The SVM weights after selection appear to show that features 11-15, and 20 are significant to predicting LIMIT_BAL

In [None]:
#redefining X based on SelectKBest
#features
X = rawData.iloc[:, [6,10,11,12,13,14,15,17,18,20]]
print('Summary of feature sample')
X.head()

In [None]:
#redefine train-test-split
X_train, X_test, y_train, y_test = train_test_split(X, y, test_size = .20)

In [None]:
algosClass = []

algosClass.append(('Random Forest Regressor',RandomForestRegressor()))

algosClass.append(('Linear Regression',LinearRegression()))

algosClass.append(('Support Vector Regression', SVR()))

#regression
results = []
names = []
for name, model in algosClass:
    result = cross_val_score(model, X,y, cv=3, scoring='r2')
    names.append(name)
    results.append(result)

for i in range(len(names)):
    print(names[i],results[i].mean())

With the input data set, none of these models will perform well to ensure that customers will be able to pay their loans.

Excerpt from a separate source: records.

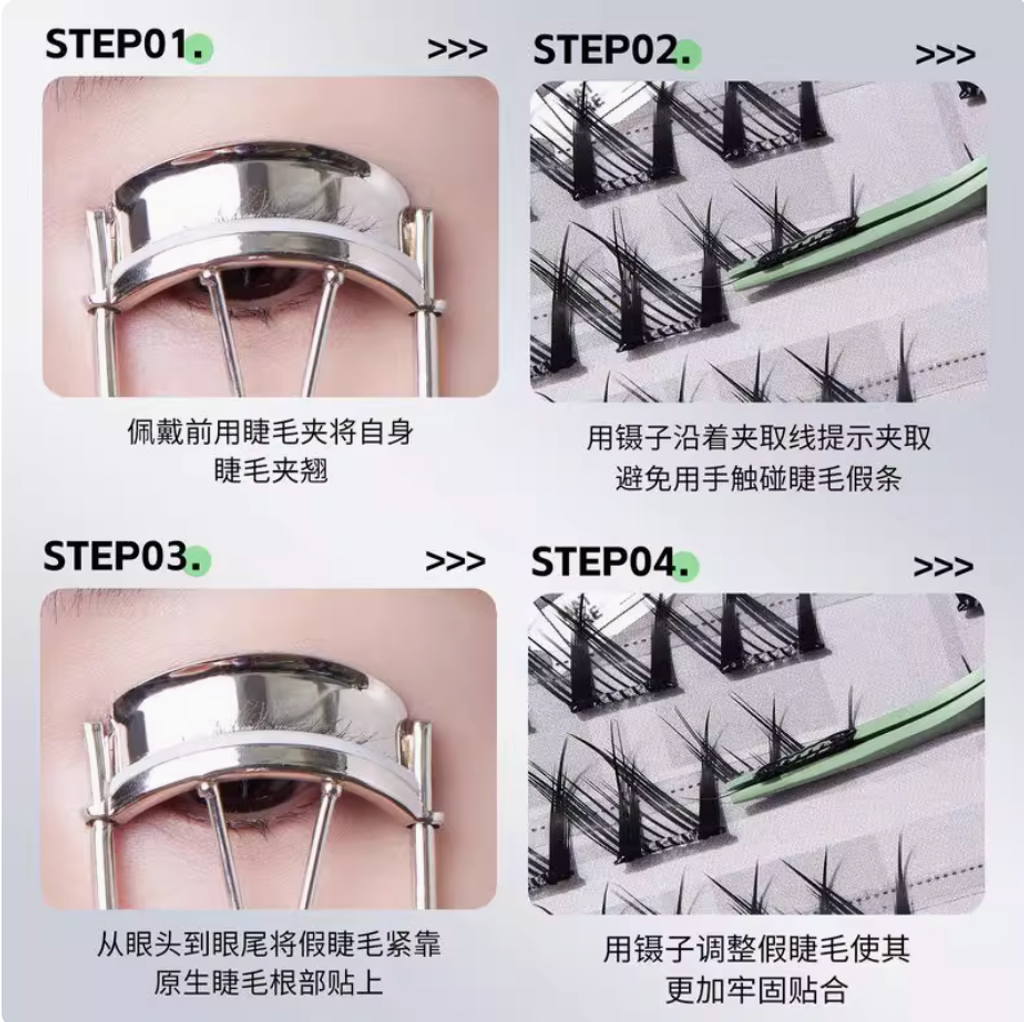 STEP01. >>>

佩戴前用睫毛夹将自身睫毛夹翘

STEP02. >>>

用镊子沿着夹取线提示夹取避免用手触碰睫毛假条

STEP03. >>>

从眼头到眼尾将假睫毛紧靠原生睫毛根部贴上

STEP04. >>>

用镊子调整假睫毛使其更加牢固贴合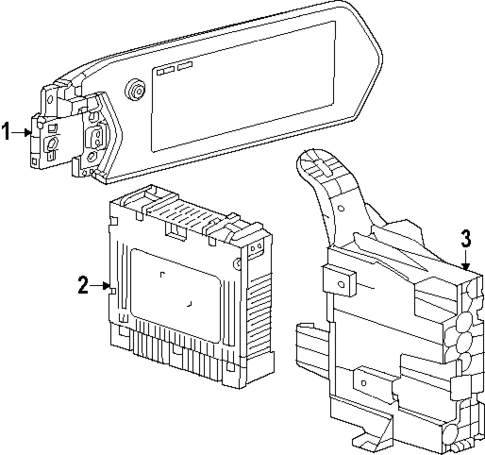 1
2
3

Of the 3 options, Random Forest Regression should perform the best as it has the highest r2 value

In [None]:
algo = RandomForestRegressor()
#algo = LinearRegression()
#algo = SVR()

In [None]:
model = algo.fit(X_train,y_train)

In [None]:
#make predictions
predictions = model.predict(X_test)
predRsquared = r2_score(y_test,predictions)
rmse = sqrt(mean_squared_error(y_test, predictions))
print('R Squared: %.3f' % predRsquared)
print('RMSE: %.3f' % rmse)

In [None]:
plt.scatter(y_test, predictions, alpha = .5)
plt.xlabel('Ground Truth')
plt.ylabel('Predictions')
plt.gcf().axes[0].xaxis.get_major_formatter().set_scientific(False)
plt.gcf().axes[0].yaxis.get_major_formatter().set_scientific(False)

plt.show();

### Regression Conclusions: The regression models are not an acceptable way to predict whether customers can make their payments next month, or what the credit limit should be.